A heat wave has rolled over Tunis on 1 June 2022, and the air is heavy, suffocating. But this has not dissuaded dozens of refugees and asylum seekers from carrying on with their sit-in outside the headquarters of the United Nations High Commissioner for Refugees (UNHCR). A river of bodies spills onto either side of the street in this swanky neighborhood of the capital called Berges du Lac 1. Some protesters, their faces glimmering with beads of sweat, brandish posters and call out for « protection », « rights », « peace » and « resettlement ».

From Zarzis to Tunis, fingers are pointed at the UNHCR

From 15 April – 18 June 2022, hundreds of migrants camped out in make-shift tents erected using sheets of plastic and blankets spread across the sidewalk. Mattresses and squares of cardboard set atop the asphalt served as beds and pillows. Most of the sit-inners were young. Some played games under the shade of a garage. The elderly, women and children remained inside their tents. A number of kids kept busy on smartphones as women sat, absently looking on.

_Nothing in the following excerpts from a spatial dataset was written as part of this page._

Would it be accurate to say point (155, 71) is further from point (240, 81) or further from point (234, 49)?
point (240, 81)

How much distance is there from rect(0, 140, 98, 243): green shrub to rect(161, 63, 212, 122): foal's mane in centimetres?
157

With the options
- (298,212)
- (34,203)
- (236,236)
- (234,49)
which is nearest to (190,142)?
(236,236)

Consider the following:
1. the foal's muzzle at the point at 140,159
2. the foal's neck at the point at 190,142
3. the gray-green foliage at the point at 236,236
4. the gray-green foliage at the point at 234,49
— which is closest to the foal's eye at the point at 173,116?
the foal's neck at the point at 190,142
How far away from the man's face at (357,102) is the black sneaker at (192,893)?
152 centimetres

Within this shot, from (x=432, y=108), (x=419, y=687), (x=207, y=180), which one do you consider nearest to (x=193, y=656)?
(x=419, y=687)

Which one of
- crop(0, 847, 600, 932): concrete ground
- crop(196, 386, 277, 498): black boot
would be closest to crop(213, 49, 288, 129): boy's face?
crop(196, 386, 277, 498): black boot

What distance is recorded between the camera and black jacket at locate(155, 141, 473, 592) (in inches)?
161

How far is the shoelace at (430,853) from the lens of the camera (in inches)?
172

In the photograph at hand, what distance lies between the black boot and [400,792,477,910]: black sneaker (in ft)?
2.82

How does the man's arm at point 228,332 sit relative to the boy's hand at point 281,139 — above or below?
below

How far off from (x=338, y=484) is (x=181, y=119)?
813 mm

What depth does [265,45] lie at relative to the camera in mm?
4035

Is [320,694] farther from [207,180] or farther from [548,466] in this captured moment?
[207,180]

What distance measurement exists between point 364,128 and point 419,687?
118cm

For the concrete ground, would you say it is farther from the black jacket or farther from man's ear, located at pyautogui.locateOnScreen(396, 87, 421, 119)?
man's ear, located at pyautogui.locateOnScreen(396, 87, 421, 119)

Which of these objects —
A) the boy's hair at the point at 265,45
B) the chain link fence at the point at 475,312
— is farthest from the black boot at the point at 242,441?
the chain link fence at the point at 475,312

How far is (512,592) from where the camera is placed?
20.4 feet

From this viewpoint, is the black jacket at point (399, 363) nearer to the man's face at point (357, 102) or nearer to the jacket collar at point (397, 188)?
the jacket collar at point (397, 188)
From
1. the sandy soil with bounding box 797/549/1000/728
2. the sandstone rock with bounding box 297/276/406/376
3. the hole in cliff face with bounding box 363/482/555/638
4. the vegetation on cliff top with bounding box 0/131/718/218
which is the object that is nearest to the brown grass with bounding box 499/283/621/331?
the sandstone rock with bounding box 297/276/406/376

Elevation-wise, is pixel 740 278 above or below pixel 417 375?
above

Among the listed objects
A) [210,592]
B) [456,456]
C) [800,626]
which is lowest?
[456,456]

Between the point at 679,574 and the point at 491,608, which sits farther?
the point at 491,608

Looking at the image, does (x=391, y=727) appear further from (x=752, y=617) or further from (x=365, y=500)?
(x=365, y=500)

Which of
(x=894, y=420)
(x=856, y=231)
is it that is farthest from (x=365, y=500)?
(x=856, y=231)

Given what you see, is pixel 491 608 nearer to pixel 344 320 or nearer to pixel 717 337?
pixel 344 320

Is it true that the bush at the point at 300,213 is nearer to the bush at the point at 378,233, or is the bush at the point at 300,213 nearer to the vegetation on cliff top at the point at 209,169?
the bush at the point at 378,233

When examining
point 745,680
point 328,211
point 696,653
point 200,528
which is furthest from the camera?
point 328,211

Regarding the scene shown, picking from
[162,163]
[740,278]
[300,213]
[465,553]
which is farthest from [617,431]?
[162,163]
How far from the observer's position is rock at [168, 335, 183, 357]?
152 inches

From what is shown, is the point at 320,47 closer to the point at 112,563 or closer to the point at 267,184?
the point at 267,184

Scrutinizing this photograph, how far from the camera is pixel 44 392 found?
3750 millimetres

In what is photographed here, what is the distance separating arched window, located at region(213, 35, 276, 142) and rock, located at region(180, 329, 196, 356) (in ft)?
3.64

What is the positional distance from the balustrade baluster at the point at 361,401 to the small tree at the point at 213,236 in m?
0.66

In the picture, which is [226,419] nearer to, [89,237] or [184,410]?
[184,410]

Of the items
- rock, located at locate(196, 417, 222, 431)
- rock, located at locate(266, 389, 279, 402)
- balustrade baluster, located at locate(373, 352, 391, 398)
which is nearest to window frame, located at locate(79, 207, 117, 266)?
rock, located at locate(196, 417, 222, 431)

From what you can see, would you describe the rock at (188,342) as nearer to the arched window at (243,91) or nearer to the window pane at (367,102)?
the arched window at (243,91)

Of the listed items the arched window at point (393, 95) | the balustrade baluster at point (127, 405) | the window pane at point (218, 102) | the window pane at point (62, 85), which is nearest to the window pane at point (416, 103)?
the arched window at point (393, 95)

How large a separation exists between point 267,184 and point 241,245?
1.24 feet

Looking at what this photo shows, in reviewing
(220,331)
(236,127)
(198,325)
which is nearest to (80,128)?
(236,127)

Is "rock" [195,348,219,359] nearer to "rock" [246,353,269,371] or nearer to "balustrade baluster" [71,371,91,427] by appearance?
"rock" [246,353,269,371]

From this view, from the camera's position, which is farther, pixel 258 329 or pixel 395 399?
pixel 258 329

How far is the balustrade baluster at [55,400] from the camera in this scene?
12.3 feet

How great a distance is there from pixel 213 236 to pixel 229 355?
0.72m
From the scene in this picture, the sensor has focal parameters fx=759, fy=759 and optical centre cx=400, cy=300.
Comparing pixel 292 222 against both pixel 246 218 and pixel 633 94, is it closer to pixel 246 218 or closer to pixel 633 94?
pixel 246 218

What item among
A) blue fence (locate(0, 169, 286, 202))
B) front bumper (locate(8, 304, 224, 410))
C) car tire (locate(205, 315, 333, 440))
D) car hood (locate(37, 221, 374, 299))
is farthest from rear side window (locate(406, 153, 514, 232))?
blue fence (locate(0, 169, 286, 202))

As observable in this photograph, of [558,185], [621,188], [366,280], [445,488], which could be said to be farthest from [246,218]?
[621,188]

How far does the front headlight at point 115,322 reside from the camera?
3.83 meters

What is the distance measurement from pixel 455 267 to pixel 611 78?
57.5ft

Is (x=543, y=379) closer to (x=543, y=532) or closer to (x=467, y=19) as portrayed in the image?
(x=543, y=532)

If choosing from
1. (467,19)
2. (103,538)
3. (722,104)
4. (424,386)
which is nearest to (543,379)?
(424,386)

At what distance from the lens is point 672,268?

Refugees hold a sit-in outside the UNHCR, June 2022.

Rawah, an asylum-seeker from Sudan, is looking after the daughter of Bilen, from Eritrea, who has left to find food. Upset and unaware of any possible danger, the little girl chases after her mother. A few days earlier, a demonstrator who was crossing the street was hit and killed by an oncoming car.

Some 200 refugees, asylum seekers and other migrants participated in the protest outside the UNHCR headquarters in Tunis. This sit-in followed a similar demonstration held two months before outside the UN agency’s Zarzis office. Demonstrators accused the UNHCR of having abandoned them. Homeless and lacking any financial resources, they expressed their desire to leave Tunisia. Some indicated a preference for Europe or the United States. Since the protest, reports UNHCR protection agent Mike Sanderson, 160 out of the 200 sit-inners have been placed in safe housing, and 36 are waiting to be moved into a new shelter that is soon to open.

A perilous journey

For many, the camp-out in Berges du Lac I is the last stop-over on a journey that began years ago. Their final destination was never Tunisia, but Europe. Some were rescued at sea while crossing the Mediterranean.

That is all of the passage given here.